◆ **Source text**

Of course, this had its impact. The middling grades realized they had to leave to get career advancement and the senior people realized further advancement was unlikely. The people with get up and go got up and left.

What about the people on the lower grades? When the roll-out happened, they were very happy. For the first time, they had clear goals for promotion, and consistency meant they wouldn't have to leave their group to get promoted. They were upset when it was canceled because it was back to the old opaque system. When the review never happened, it dawned on many of them that the company wasn't serious about their futures.

Instead of being a positive change for the future, it set the company back several years.

Why did it go so badly wrong?

Solving the wrong problem

What problem was senior management trying to solve? There were two broad problems we faced as a company:

  • Current inequities and inconsistencies
  • Future inequities and inconsistencies

The skill/grade matrix was a solution to the second problem, but not the first. The first problem was the most serious and the skills/grade matrix just made it more visible. The senior management team had no plan to address the first problem.

The leadership applied the right solution to the wrong problem.

Overnight fix to a long-standing problem

Inconsistencies had built up over the course of about a decade, and there were reasons why things developed the way they did. Partly, it was company culture. 

As a general rule of thumb, entrenched problems take time to solve. Senior leadership plainly expected a magic wand, but that was never going to happen. They didn't put in enough effort post-launch to make the project successful.

Didn't listen/lack of inclusion

This was the main problem. Senior leadership should have talked to software developers to understand what their concerns really were. In short order, listening would have brought to the surface the issues with current inequities and it would have shown senior leadership that the plan wasn't going to work. The fact that developers weren't involved in discussions about their own future was telling.

Pretend it never happened

You can't put the genie back in the lamp. Senior management tried to brush the whole thing under the rug very quickly when it was apparent it was going wrong, which was the worst response they could have made. 

How should they have dealt with it?

Hindsight is a wonderful thing, but knowing what I know now, here's how I would have dealt with this situation differently.

  • Understand what the problem really is by talking to people. By people, I mean the people directly affected. I've learned never to rely on intermediaries who may be incentivized to mislead or tell you what you want to hear.
  • Deal with the worst cases up-front and as one-offs. A one-size fits all process can flounder when dealing with outliers, so it's better to deal with the most extreme cases individually. In this case, people who should be on much higher levels.
  • Trial the solution with a small group. Trying it on a group of about 20-30 software developers would have flushed out most of the problems.
  • Stick with it. Put the effort in to make it work, but have clear criteria for exiting if it doesn't work.

More specifically, I might have followed these policies.

  • Assuming no or very little money for promotions, I would have extended the pay bands at the bottom end. This would allow me to promote people without incurring extra costs. In the ideal world, you promote everyone who deserves it and give them the appropriate pay rise, but the ideal world doesn't exist.
  • I might reform the whole 20-30 levels, for example, I might call the levels something else, and then I would map people to new levels, including mapping some people to higher levels. An exercise like this allows you to correct all kinds of oddities, but of course, some people will be upset.
  • For people who were on higher levels than they should be, I would leave them there for a while. It's too damaging for an organization to make corrections on this scale - there were just too many people who were over-promoted. But I wouldn't promote these people further until their performance warranted it.

◆ **Records shown**
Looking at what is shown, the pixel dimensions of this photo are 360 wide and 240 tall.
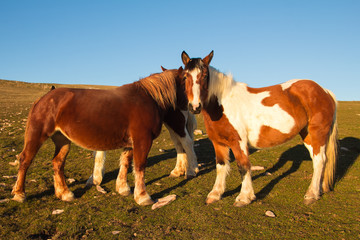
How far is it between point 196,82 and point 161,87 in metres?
1.14

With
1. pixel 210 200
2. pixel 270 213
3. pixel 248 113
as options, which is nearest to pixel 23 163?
pixel 210 200

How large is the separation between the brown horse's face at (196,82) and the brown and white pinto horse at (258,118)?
0.02 m

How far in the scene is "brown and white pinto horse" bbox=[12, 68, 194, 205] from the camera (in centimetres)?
446

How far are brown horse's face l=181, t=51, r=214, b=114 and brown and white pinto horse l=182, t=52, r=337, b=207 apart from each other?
2 centimetres

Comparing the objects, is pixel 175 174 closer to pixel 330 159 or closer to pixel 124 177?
pixel 124 177

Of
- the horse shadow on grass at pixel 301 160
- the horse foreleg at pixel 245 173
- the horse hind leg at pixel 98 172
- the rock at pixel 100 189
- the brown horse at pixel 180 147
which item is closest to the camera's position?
the horse foreleg at pixel 245 173

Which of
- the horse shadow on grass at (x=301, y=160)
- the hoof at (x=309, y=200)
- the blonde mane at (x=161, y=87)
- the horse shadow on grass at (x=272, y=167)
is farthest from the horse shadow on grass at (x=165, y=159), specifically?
the hoof at (x=309, y=200)

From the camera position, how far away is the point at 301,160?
7930mm

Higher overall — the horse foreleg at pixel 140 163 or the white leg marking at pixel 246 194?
the horse foreleg at pixel 140 163

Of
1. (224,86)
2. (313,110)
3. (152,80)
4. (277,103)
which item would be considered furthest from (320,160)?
(152,80)

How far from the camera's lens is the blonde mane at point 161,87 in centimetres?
524

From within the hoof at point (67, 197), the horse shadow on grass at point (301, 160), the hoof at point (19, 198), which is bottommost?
the horse shadow on grass at point (301, 160)

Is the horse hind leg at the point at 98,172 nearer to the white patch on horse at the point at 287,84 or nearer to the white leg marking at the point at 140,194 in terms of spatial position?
the white leg marking at the point at 140,194

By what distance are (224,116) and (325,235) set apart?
2.40 meters
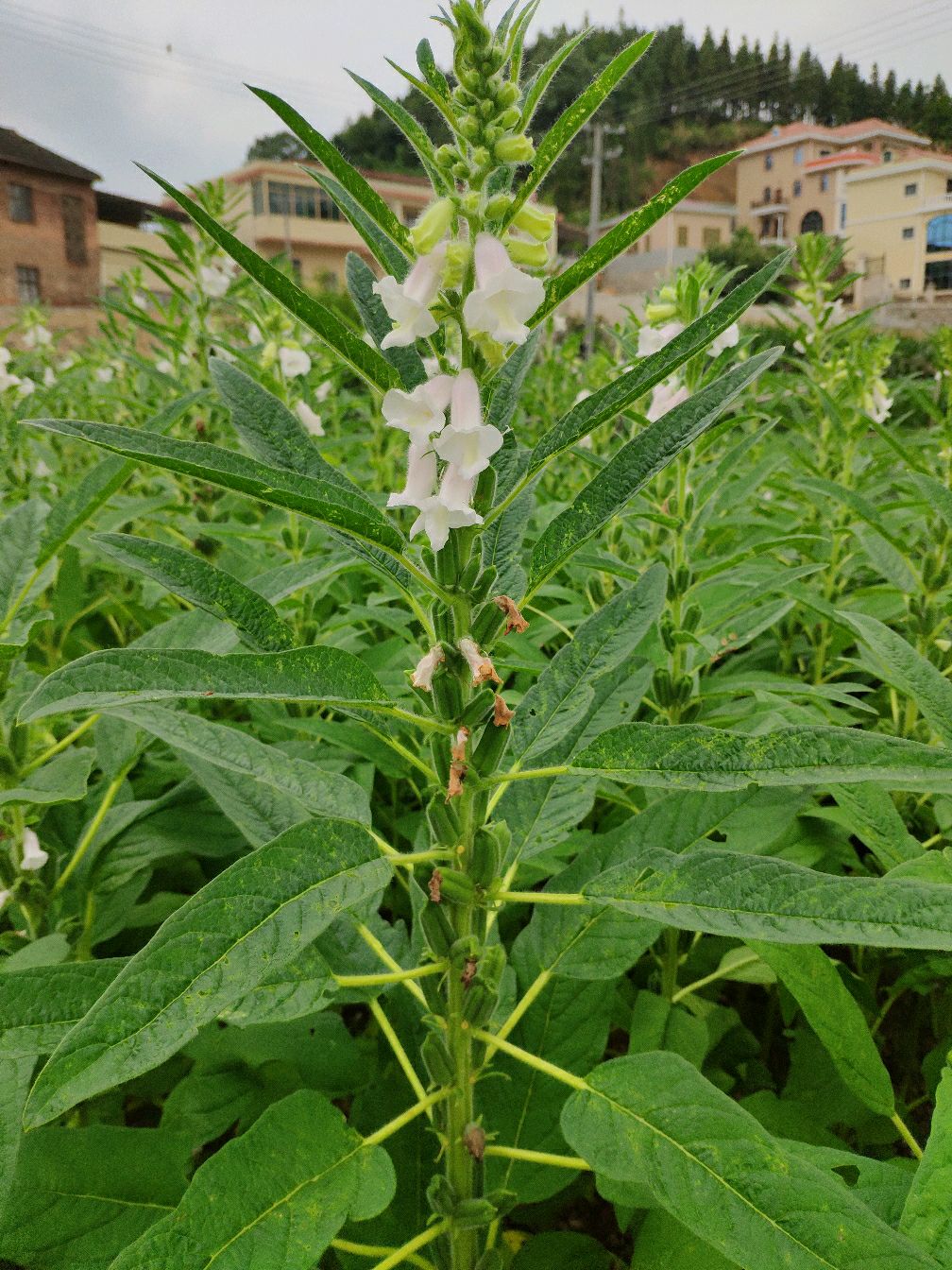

◆ **Exercises**
1/ In the source text, over roughly how long had the inconsistencies built up?
2/ How would you render this sentence from the source text in Spanish: "The leadership applied the right solution to the wrong problem."
The listing comes from a separate source.

◆ **Answer section**
1/ About a decade.

2/ La dirección aplicó la solución correcta al problema equivocado.